You can launch the pipeline choosing either the parameter -with-singularity or -with-docker depending on which containers you want to use:

Input Parameters

Parameter name	Description
fast5 files	Path to fast5 input files. They can contain either a single sequence or multiple ones. They should be inside a folder that will be used as sample name.
reference	file in fasta format. It can be either a genome or a transcriptome. this must be specified via ref_type parameter.
kit	and flowcell parameters needed for basecalling.
annotation	in GTF format. It is optional and needed only in case of mapping to the genome and when interested in gene counts.
seq_type	It can be either RNA or DNA.
output	output folder name
granularity	indicates the number of input fast5 files analyzed in a single process. It is by default 4000 for single-sequence fast5 files and 1 for multi-sequence fast5 files.
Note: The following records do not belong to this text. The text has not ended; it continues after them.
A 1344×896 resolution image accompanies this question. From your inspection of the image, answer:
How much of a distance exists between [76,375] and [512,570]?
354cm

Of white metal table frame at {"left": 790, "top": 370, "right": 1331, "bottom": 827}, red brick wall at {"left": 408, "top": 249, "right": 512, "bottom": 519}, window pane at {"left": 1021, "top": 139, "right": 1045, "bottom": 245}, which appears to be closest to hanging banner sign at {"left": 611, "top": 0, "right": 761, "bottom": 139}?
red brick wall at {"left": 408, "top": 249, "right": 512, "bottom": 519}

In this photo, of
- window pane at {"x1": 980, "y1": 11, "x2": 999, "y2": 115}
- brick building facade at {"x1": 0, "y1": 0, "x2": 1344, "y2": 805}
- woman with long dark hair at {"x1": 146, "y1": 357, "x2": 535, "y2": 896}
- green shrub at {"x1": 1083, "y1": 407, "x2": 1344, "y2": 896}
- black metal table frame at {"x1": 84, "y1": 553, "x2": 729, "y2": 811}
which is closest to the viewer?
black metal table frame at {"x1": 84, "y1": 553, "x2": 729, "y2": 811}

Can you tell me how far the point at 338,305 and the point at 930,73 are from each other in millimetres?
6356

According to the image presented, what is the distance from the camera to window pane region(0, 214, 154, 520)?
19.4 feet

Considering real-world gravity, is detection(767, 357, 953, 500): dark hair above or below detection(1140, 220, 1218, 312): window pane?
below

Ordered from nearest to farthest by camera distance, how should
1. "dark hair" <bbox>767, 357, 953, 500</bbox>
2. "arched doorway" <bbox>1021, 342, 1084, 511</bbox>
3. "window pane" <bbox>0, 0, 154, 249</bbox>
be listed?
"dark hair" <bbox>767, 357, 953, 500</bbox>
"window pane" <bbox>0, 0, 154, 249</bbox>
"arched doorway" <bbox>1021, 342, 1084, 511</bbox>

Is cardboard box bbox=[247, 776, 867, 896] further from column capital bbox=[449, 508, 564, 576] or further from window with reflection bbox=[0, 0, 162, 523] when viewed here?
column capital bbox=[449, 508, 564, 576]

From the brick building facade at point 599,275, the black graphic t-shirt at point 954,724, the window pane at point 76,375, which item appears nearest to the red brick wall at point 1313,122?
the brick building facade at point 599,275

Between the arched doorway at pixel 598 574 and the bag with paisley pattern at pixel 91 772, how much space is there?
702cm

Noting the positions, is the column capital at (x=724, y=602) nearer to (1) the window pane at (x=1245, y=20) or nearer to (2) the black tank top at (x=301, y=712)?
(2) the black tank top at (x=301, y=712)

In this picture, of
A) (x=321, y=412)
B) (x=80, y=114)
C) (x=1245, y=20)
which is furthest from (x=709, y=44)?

In case GPU option is turned on this value is not needed since every file will be analyzed sequentially.
basecaller	program. guppy or albacore are supported.
basecaller_opt	command line options for basecaller program
GPU	it allows using GPU or not. I can be either OFF or NO
demultiplexing	program. It is supported only deeplexicon. It can be turned off by specifying “OFF”
demultiplexing_opt	options for the demultiplexing program.
filter	it can be NanoFilt or OFF is filtering is needed.
filter_opt	options of the filtering program.
mapper	it can be either minimap2 or graphmap2
mapper_opt	options of the mapping program.
map_type	it can be either spliced or not. In case the alignment is to a eukaryotic genome it should be spliced.
counter	this parameter can be YES for counting the number of tags per gene (in case of mapping to the genome) or per transcript (in case of mapping to the transcriptome). An annotation file is needed in case of mapping to the genome.
counter_opt	options of the counter program: NanoCount for transcripts and Htseq-count for genes.
email	for receving a mail with the final report when the pipeline is finished

You can change them by editing the params.config file or using the command line (each param name needs to have the characters – before):

nextflow run nanopreprocess.nf -with-singularity -bg --output test2 > log.txt

To resume a previous execution that failed at a certain step or if you change a parameter that affects only some steps you can use the Netxtlow parameter -resume (only one dash!):

nextflow run nanopreprocess.nf -with-singularity -bg -resume > log.txt

...

[warm up] executor > crg
[e8/2e64bd] Cached process > baseCalling (RNA081120181_1)
[b2/21f680] Cached process > QC (RNA081120181_1)
[c8/3f5d17] Cached process > mapping (RNA081120181_1)
...

Results:

Seven folders are created by the pipeline within the output folder specified by the output parameter:

fast5_files: contains the basecalled multisequence fast5 files. Each batch contains 4000 sequences.
fastq_files: contains one or, in case of demultiplexing, more fastq files.
QC_files: contains each single QC produced by the pipeline.
alignment: contains the bam file(s)
counts: contains read counts per gene / transcript. It is optional.
assigned: contains assignment of each read to a given gene / transcript. It is optional.
report: contains the final multiqc report.